Clean Fuels Michigan is hiring a Member Engagement Member. This is a cross functional, business development-focused role with elements of communications and event planning. Find out more about this opportunity here.
Michigan EIBC member Centrepolis Accelerator at Lawrence Technological University is calling all innovators to apply for its Industrial Decarbonization Innovation Challenge. The goal of this challenge is to globally crowdsource best-in-class industrial decarbonization technologies and connect them with industrial corporate sponsors to accelerate their emission reduction goals and industrial decarbonization programs. Up to $250,000 in prizes will be made available to demonstrate and test best-in-class industrial decarbonization technologies in a real world setting.Click here to learn more about the challenge. Applications will close on Nov. 30.
Acadia Center is seeking to fill the role of Senior Director, Climate & Clean Energy Programs. Learn more here.
Consumers Energy plans to issue a RFP for solar generation projects in accordance with the company’s Proposed Course of Action in its Integrated Resource Plan. This forthcoming RFP is separate and distinct from the ongoing Consumers Energy 2023 VGP RFP for Wind and Solar generation projects.Enel X anticipates formally releasing the upcoming RFP and associated documents in October 2023.

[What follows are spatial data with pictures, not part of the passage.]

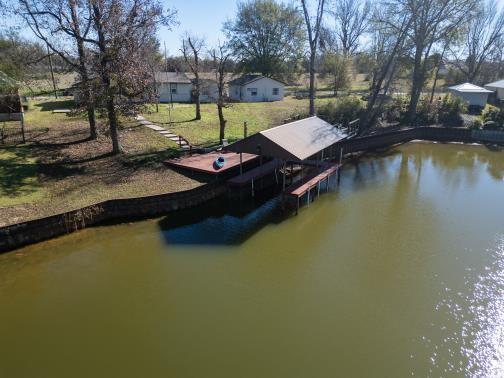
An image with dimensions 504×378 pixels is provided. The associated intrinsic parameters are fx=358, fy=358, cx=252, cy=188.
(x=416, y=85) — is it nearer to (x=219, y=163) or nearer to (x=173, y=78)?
(x=173, y=78)

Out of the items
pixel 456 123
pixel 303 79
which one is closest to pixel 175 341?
pixel 456 123

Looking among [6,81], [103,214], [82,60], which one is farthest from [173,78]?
[103,214]

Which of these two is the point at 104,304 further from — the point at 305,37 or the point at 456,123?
the point at 305,37

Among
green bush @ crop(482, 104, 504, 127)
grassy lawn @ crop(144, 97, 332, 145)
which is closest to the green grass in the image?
grassy lawn @ crop(144, 97, 332, 145)

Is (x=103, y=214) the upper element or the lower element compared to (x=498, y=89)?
lower

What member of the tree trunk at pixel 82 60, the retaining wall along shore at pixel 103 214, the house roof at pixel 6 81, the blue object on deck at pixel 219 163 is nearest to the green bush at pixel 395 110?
the blue object on deck at pixel 219 163

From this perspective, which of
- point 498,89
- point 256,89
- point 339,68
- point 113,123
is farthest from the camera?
point 339,68

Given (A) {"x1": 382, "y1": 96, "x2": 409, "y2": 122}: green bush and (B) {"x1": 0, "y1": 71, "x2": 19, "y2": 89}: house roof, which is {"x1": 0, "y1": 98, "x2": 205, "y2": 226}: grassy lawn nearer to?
(B) {"x1": 0, "y1": 71, "x2": 19, "y2": 89}: house roof
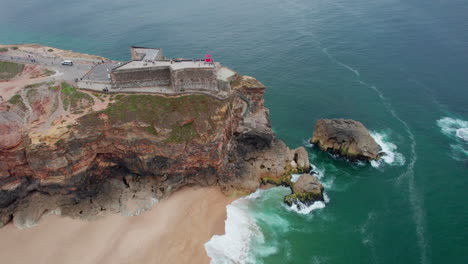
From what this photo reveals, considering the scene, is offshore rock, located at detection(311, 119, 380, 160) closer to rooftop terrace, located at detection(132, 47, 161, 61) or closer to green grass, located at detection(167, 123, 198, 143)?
green grass, located at detection(167, 123, 198, 143)

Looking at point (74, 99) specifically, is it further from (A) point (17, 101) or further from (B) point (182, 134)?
(B) point (182, 134)

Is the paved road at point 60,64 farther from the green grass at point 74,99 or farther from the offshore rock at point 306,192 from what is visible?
the offshore rock at point 306,192

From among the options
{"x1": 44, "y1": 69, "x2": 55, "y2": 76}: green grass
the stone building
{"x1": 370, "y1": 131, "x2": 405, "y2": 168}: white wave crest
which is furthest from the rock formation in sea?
{"x1": 370, "y1": 131, "x2": 405, "y2": 168}: white wave crest

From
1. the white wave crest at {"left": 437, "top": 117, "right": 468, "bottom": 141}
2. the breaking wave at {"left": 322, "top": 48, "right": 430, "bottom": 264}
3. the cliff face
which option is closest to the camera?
the breaking wave at {"left": 322, "top": 48, "right": 430, "bottom": 264}

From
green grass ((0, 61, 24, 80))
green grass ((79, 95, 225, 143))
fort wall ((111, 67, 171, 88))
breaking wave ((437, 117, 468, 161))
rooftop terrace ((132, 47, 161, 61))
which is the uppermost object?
rooftop terrace ((132, 47, 161, 61))

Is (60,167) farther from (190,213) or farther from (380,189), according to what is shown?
(380,189)

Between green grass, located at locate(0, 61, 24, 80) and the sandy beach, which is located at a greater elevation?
green grass, located at locate(0, 61, 24, 80)

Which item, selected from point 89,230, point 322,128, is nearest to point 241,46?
point 322,128
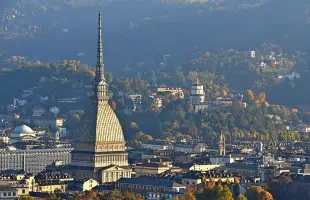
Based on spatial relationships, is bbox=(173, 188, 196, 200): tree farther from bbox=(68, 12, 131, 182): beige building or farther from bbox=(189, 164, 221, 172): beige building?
bbox=(68, 12, 131, 182): beige building

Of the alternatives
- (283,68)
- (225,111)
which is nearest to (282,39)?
(283,68)

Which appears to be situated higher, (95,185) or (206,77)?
(206,77)

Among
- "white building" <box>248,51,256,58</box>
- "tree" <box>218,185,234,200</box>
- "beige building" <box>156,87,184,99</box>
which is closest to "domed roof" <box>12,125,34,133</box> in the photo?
"beige building" <box>156,87,184,99</box>

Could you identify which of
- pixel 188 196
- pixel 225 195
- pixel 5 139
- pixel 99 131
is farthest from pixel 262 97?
pixel 225 195

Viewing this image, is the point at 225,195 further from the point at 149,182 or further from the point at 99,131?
the point at 99,131

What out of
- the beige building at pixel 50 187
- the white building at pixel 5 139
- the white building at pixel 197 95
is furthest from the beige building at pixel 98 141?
the white building at pixel 197 95

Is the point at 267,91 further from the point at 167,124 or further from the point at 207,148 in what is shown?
the point at 207,148

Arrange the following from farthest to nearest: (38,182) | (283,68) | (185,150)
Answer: (283,68), (185,150), (38,182)
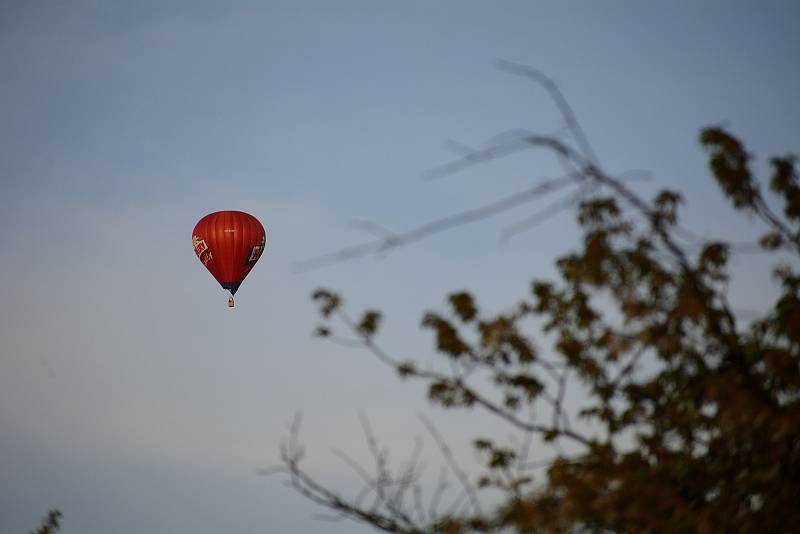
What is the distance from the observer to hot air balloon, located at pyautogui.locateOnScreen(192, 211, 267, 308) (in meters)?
34.1

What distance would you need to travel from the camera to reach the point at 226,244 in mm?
34156

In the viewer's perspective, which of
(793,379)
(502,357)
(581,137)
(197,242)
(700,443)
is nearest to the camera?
(581,137)

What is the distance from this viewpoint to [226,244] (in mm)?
34156

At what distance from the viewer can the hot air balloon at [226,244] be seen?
112ft

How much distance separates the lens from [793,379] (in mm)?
8000

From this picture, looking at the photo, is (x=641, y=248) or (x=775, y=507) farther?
(x=641, y=248)

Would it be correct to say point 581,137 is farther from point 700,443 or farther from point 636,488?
point 700,443

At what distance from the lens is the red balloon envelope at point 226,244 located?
3412 cm

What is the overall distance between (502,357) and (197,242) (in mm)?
26080

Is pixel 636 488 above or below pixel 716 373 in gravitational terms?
below

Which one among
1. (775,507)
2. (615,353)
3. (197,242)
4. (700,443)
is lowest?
(775,507)

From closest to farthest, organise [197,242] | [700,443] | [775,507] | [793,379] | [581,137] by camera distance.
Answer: [581,137], [775,507], [793,379], [700,443], [197,242]

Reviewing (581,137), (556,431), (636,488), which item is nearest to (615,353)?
(556,431)

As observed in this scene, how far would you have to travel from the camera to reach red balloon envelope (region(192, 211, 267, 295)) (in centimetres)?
3412
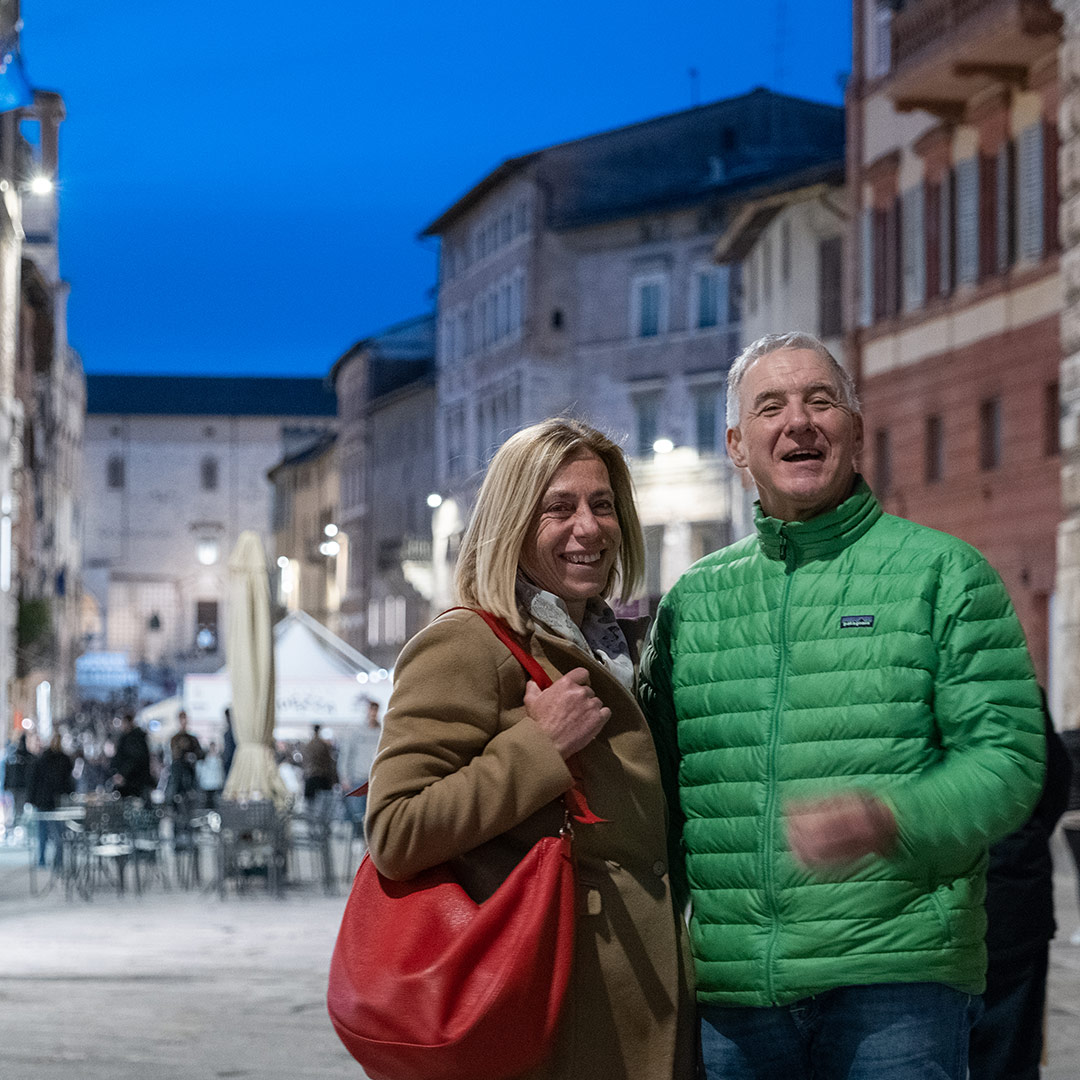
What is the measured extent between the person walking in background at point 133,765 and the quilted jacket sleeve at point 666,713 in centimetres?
1749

The Michigan Department of Environment, Great Lakes, and Energy (EGLE) has announced $1.2 million in funding available for matching grants to advance strategic deployment of EV infrastructure along Lake Michigan, part of the “Lake Michigan Circuit” being built in cooperation with Wisconsin, Illinois and Indiana. Matching grants are available to public, private, or nonprofit entities, for publicly available level 2 chargers or direct current (DC) fast chargers. Applications are due by 5 pm, Eastern Standard Time, Dec. 4, 2023. The request for proposals and other information about this opportunity can be found here.
Michigan EGLE issues an RFP offering grants through its Retooling Program for small manufacturers to implement energy efficiency upgrades. Applications are due March 3, 2024 or until funds are committed.